Un partenariat AP-HP/CNL

La grande majorité des hôpitaux qui participent au dispositif sont des établissements de l’AP-HP. Le service culture et mieux-être de l’AP-HP identifie les structures susceptibles d’être intéressés par le projet et assure la mise en relation avec le CNL.

La mise en œuvre du programme est portée par le CNL qui rencontre les équipes et vérifie que les conditions nécessaires à la mise en place du projet sont réunies : engagement de l’établissement sur le long terme, nombre minimum d’encadrant·es lors des ateliers pour accueillir et accompagner l’artiste, assurance que les patient·es et les familles autorisent la captation et la diffusion des voix, garantie que les groupes constitués soient stables d’une séance à l’autre.

Le CNL fait appel à un réalisateur ou une réalisatrice de podcasts via un marché public, choisit les auteurs, autrices et comédien·nes et organise le planning des rencontres. Il détermine un corpus de livres en lien avec une thématique annuelle, dont les hôpitaux affinent ensuite la sélection, achète les ouvrages retenus et les envoie en plusieurs lots à chaque établissement avant la première séance. Une fois le livre choisi par les participant·es, le CNL distribue un exemplaire à chacun·e.

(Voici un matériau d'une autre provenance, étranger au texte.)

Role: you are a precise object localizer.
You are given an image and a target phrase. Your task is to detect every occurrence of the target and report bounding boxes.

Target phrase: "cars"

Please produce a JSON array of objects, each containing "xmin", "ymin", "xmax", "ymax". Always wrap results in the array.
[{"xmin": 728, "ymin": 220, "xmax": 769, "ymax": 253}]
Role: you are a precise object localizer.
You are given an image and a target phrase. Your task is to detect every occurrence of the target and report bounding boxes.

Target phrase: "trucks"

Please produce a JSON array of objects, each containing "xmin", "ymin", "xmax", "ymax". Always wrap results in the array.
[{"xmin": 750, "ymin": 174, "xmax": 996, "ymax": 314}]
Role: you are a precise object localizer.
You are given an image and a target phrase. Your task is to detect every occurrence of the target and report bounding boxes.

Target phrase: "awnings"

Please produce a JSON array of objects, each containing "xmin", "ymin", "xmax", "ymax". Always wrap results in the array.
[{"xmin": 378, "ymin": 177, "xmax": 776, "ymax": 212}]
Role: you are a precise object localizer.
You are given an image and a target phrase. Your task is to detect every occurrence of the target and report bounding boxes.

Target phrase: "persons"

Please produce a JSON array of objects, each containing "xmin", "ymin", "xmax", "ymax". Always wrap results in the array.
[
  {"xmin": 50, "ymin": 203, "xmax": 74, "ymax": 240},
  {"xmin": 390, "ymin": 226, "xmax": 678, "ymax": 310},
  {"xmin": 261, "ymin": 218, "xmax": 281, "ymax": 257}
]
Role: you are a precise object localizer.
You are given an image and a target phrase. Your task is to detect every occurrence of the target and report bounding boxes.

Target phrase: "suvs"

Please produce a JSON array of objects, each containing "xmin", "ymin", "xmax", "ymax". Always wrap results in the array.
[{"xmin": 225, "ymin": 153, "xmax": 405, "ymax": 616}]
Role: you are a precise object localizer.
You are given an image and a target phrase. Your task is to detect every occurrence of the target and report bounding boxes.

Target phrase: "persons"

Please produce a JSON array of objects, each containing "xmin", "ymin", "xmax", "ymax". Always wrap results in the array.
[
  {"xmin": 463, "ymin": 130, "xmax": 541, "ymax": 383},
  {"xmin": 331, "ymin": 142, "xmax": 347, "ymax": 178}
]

La lecture comme lieu de rencontre

Dans chaque établissement hospitalier participant au projet sont constitués un ou plusieurs groupes composés au minimum de deux soignant·es et de trois à dix personnes soignées. Les participant·es ont donc l’opportunité de rencontrer différent·es intervenant·es, mais aussi de créer des liens entre eux au sein du groupe. « Ils ont tous des histoires très différentes, viennent de milieux qui n’ont rien à voir […], ils ont entre 10 et 18 ans […], et pourtant quelque chose d’une petite communauté se crée, c’est très émouvant d’assister à cela, de le voir éclore », témoigne l’autrice Adelaïde Bon, intervenante à l’hôpital Jean-Verdier AP-HP (Seine-Saint-Denis). Une patiente de la Maison de Solenn – Hôpital Cochin-Port-Royal AP-HP (Paris 14) se confie : « L’une des raisons pour laquelle je suis à la Maison de Solenn, c’est la solitude. Et je n’ai pas cette impression [d’être seule] ici, j’ai fait de belles rencontres avec des personnalités différentes ».

La grande majorité des participant·es sont des enfants et adolescent·es, principalement suivi·es en services de psychiatrie et troubles du comportement alimentaire. Le profil des adultes bénéficiaires est très divers. Toutes ces personnes ont cependant un point commun : elles sont hospitalisées pour une durée relativement longue, dans la mesure où 6 à 8 semaines sont nécessaires pour la réalisation du projet.

Leur rapport à la lecture et aux livres varie davantage en fonction de leur profil sociologique que de leur pathologie, estime Edith Girard, adjointe à la déléguée à la diffusion et à la lecture au CNL.

Selon elle, les effets de ce projet sur les personnes bénéficiaires restent constants, quel que soit leur âge, leur sexe, leur rapport au livre. Confiance en soi, amélioration de la relation entre soignant·es et patient·es, entre patient·es, les bénéfices sont nombreux. L’enjeu, explique Edith Girard, c’est aussi de rendre possible « dans un contexte parfois vécu comme hostile – l’hôpital – une expérience agréable, à savoir la lecture d’un livre physique. » Le podcast permet également de garder une trace de soi, puisqu’il donne à entendre sa voix. « Pour certains patients qui sont en train de perdre leur voix en raison de maladies neurodégénératives, l’enregistrement a donc un sens très fort », ajoute Edith Girard. Elle conclut : « Mots parleurs constitue une vraie bulle au sein de l’hospitalisation ».